*CONSIGNE*
Dans le texte ci-dessous sur l'expédition au Mont Logan, relevez tous les modes de déplacement prévus pour cette expédition en autonomie totale.

*EXTRAIT PRÉSENTÉ*
Au cœur des grands espaces du Yukon : le Mont Logan, deuxième plus haut sommet d’Amérique du nord. Personne n’avait ridé l’East ridge, cette arrête de 3800 m de dénivelé, alors forcément c’était tentant pour Hélias Millerioux et son compère Thomas Delfino. Mais pas suffisant. Ces deux-là ont donc corsé l’affaire par une descente en eaux vives. Pas vraiment la spécialité du guide ni du snowboardeur pro, mais où est le problème ? Réponse dans « Mount Logan », doc coproduit par Scott, mis en ligne samedi 14 novembre à 19h. Un 14 minutes intense, truffé de rebondissements.
« Anything that can go wrong will go wrong », on ne sait pas si Hélias Millerioux a étudié la fameuse loi de Murphy, qu’on pourrait traduire par « Tout ce qui est susceptible d’aller mal, ira mal », mais ce qui est certain, c’est qu’il sait l’appliquer .. et s’en tirer par le haut ! Sa dernière grande expédition, dans le Yukon, au fin fond du Canada, en est une démonstration vivante. Il avait tout prévu pourtant, et pire encore, raconte le guide de haute montagne, plutôt rôdé en matière de challenges.
C’est quoi l’idée de départ ?
Simple et « logique », explique Hélias Millerioux qui ne manque ni d’énergie ni d’imagination : partir de l’océan Pacifique et y retourner par la rivière, tout en grimpant le Mont Logan, deuxième plus haut sommet d’Amérique du nord, culminant à 5959 m. Une expédition d’une cinquantaine de jours en autonomie totale à ski, monoski ou snow, marche et packraft. Avec au passage une première mondiale : rider l’East ridge, une arrête de 3800 m de dénivelé, doublée d’une première perso : une descente en eaux vives.
« Le Yukon, l’Alaska pour moi, c’était un voyage à la ‘Into the wild’. L’idée a muri sur plusieurs années », raconte Hélias. « Depuis 2011, je vais grimper dans la région. Une année, lors d’un road trip, en passant à Chitina, seul village le long de la rivière, j’ai souhaité revenir découvrir les lieux et descendre ce cours d’eau, pour faire autre chose que de la grimpe. J’en avais assez du « avion/ glacier/ grimpe/puis tu rentres ». J’ai commencé à regarder de près la région, un coin où tu ne croises personne avec des paysages incroyables. Et le projet a commencé à prendre forme pour aboutir en avril 2019. Il m’aura fallu trois ans pour le ficeler. »

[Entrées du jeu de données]
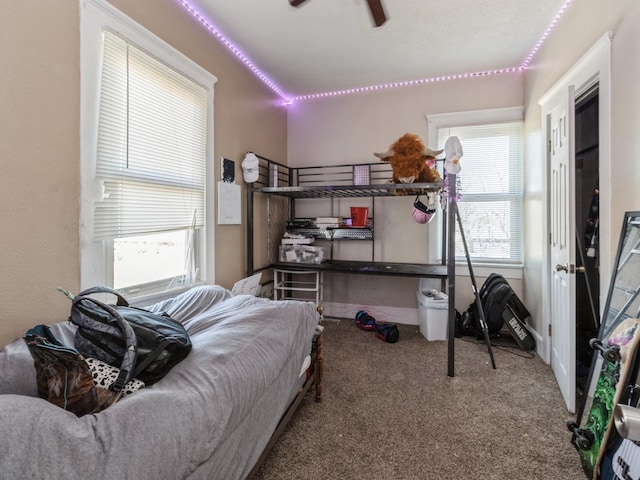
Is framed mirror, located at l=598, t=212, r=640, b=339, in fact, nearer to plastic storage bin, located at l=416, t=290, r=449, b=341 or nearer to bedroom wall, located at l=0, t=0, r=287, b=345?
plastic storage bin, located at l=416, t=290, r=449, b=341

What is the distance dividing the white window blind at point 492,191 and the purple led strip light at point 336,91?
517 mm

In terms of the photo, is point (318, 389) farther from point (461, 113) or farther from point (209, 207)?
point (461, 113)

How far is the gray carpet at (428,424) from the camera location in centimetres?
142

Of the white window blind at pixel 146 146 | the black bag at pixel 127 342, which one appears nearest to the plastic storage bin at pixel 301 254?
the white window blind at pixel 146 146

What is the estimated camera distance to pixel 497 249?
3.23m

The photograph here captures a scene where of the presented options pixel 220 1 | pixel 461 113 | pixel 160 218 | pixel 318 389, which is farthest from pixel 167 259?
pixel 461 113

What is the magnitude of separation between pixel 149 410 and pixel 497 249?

* * *

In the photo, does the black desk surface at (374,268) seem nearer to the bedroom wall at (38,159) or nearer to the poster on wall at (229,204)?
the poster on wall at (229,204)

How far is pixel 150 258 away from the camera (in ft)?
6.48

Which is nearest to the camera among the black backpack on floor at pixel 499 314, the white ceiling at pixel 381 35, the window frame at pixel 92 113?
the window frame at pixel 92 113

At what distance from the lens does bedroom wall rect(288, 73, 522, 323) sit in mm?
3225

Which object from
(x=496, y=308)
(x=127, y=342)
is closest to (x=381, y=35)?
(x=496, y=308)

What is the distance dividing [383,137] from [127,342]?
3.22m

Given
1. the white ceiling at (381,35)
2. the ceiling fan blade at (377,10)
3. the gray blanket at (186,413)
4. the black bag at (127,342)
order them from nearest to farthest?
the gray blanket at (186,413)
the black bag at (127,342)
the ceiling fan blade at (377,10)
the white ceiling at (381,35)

*SOLUTION*
Ski, monoski, snow, marche et packraft.